Além da confusão no “núcleo pobre” desse drama, há risco de a história ficar ainda mais enrolada no “núcleo politico”, pois o governo quer mesmo criar uma CPMF ou “tributos alternativos”, no dizer de Paulo Guedes.

No antepenúltimo capítulo da novela, Jair Bolsonaro proibira “tirar dos pobres para dar aos paupérrimos”. No penúltimo episódio, governo e parlamentares governistas teriam acertado que bancariam o Bolsa Família encorpado tirando dinheiro de quem recebe benefícios do INSS e do gasto em saúde e educação.

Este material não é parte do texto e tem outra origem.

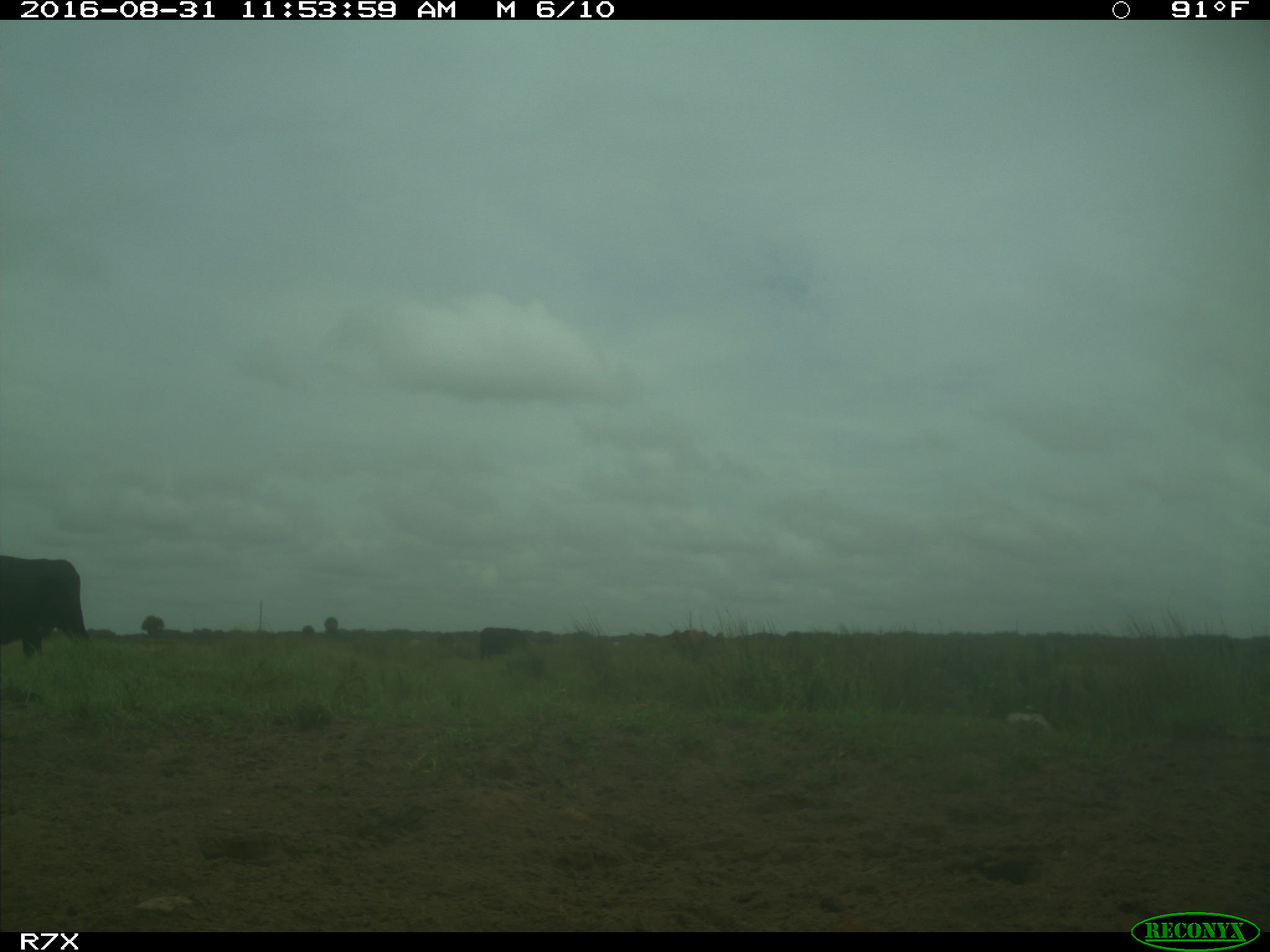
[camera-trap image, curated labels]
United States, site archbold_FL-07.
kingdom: Animalia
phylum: Chordata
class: Mammalia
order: Artiodactyla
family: Bovidae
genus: Bos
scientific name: Bos taurus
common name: domestic cow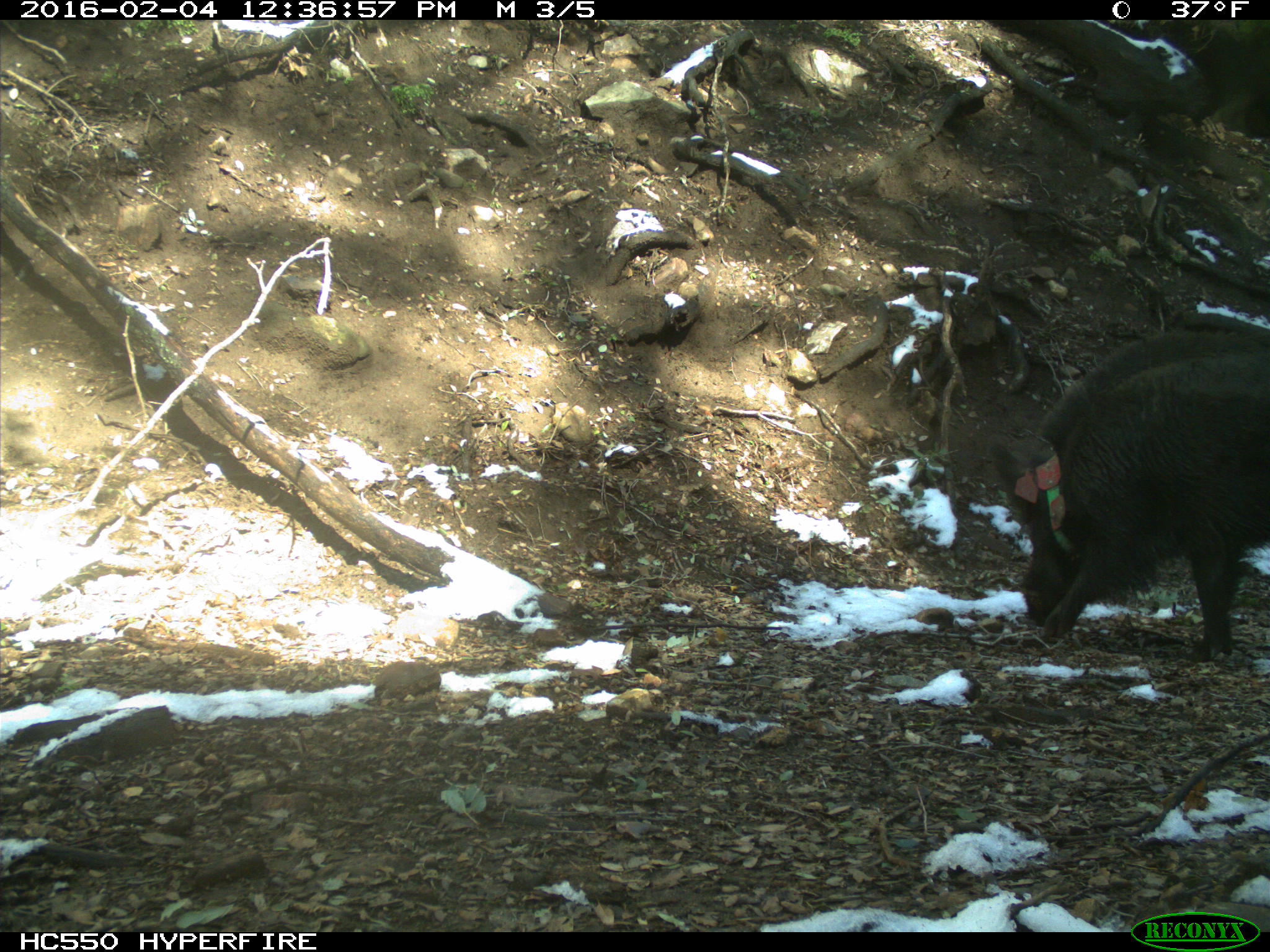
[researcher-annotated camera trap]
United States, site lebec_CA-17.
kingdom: Animalia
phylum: Chordata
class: Mammalia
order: Artiodactyla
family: Suidae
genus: Sus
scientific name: Sus scrofa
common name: wild boar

Presidente Bolsonaro e o ministro da Economia, Paulo Guedes
Presidente Jair Bolsonaro e o ministro da Economia, Paulo Guedes - Evaristo Sa/AFP

No capítulo desta quarta (23), Bolsonaro teria vetado o corte de aposentadorias e assemelhados, dizem deputados. Outros afirmam que a proposta de congelar o reajuste do salário mínimo não passaria mesmo (o salário mínimo é o valor do piso dos benefícios previdenciários e assistenciais). Dizem também que não aprovam o fim do reajuste obrigatório da despesa mínima em saúde e educação (isto é, da correção ao menos pela inflação). Mesmo que aprovassem a correção obrigatória, haveria reajuste de qualquer maneira.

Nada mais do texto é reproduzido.